| Problem to solve |
Copy out the records below, leaving out the pictures, and put "electronic part" wherever "electrical component" appears. Keep everything else unchanged.
────────────────────
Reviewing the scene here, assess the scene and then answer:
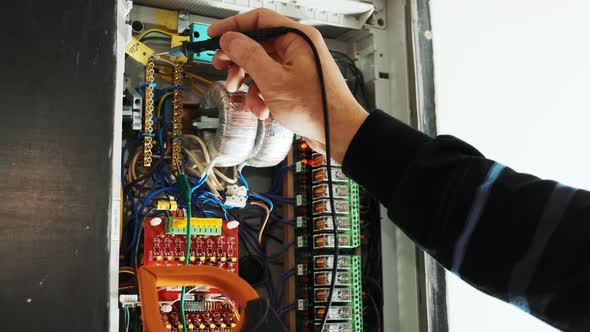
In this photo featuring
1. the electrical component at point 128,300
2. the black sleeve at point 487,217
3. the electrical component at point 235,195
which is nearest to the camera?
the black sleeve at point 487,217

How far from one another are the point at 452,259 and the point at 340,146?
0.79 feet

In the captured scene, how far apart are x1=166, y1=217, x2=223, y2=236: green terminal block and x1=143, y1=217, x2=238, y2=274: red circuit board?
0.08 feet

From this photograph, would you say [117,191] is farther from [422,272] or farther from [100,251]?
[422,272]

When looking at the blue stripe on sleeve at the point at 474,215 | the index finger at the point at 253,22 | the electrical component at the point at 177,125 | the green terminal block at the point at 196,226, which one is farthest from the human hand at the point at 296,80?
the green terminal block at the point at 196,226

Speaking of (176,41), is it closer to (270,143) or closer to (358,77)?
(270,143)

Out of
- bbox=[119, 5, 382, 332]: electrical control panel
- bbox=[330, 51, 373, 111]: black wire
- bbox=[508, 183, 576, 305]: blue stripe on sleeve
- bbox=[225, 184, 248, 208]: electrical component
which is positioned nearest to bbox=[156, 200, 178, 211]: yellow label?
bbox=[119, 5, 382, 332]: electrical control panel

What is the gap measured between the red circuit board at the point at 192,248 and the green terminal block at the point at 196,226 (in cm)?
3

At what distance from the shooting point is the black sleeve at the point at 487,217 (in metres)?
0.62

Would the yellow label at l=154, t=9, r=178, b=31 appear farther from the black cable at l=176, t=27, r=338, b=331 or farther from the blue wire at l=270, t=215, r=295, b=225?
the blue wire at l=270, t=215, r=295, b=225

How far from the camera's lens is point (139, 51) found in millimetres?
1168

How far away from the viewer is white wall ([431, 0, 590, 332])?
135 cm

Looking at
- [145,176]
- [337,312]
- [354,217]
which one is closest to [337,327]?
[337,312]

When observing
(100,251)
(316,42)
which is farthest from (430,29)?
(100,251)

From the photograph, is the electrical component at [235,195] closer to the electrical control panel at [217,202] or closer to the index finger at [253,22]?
────────────────────
| Response below |
Reviewing the scene here, assess the scene and then answer:
In this photo featuring
1. the electronic part at point 128,300
2. the black sleeve at point 487,217
3. the electronic part at point 235,195
which is nearest to the camera?
the black sleeve at point 487,217

How far from one another are the point at 452,259 and the point at 340,146?
0.79 feet

In the captured scene, how far apart are x1=166, y1=217, x2=223, y2=236: green terminal block and x1=143, y1=217, x2=238, y2=274: red circuit board?
0.08 feet

From this photograph, would you say [117,191] is farther from [422,272] or farther from [100,251]?
[422,272]

When looking at the blue stripe on sleeve at the point at 474,215 | the index finger at the point at 253,22 | the electronic part at the point at 177,125 | the green terminal block at the point at 196,226, which one is farthest from the human hand at the point at 296,80?
the green terminal block at the point at 196,226

Speaking of (176,41), is it closer to (270,143) or closer to (358,77)?
(270,143)

Out of
- bbox=[119, 5, 382, 332]: electrical control panel
- bbox=[330, 51, 373, 111]: black wire
- bbox=[508, 183, 576, 305]: blue stripe on sleeve
- bbox=[225, 184, 248, 208]: electronic part
which is positioned nearest to bbox=[156, 200, 178, 211]: yellow label?
bbox=[119, 5, 382, 332]: electrical control panel

What is the gap measured between the red circuit board at the point at 192,248 and the green terminal block at the point at 196,226 (in cm)?
3

At what distance from the shooting point is the black sleeve at the point at 487,217 (in metres)?
0.62

Would the yellow label at l=154, t=9, r=178, b=31 appear farther from the black cable at l=176, t=27, r=338, b=331 or farther from the blue wire at l=270, t=215, r=295, b=225?
the blue wire at l=270, t=215, r=295, b=225

How far from the camera's lens is point (139, 51) found in millimetres?
1168

How far away from the viewer is white wall ([431, 0, 590, 332])?
135 cm

Looking at
- [145,176]
- [337,312]
- [354,217]
which one is closest to [337,327]?
[337,312]

When observing
(100,251)
(316,42)
which is farthest from (430,29)?
(100,251)

From the photograph, is the electronic part at [235,195] closer to the electrical control panel at [217,202] or closer to the index finger at [253,22]?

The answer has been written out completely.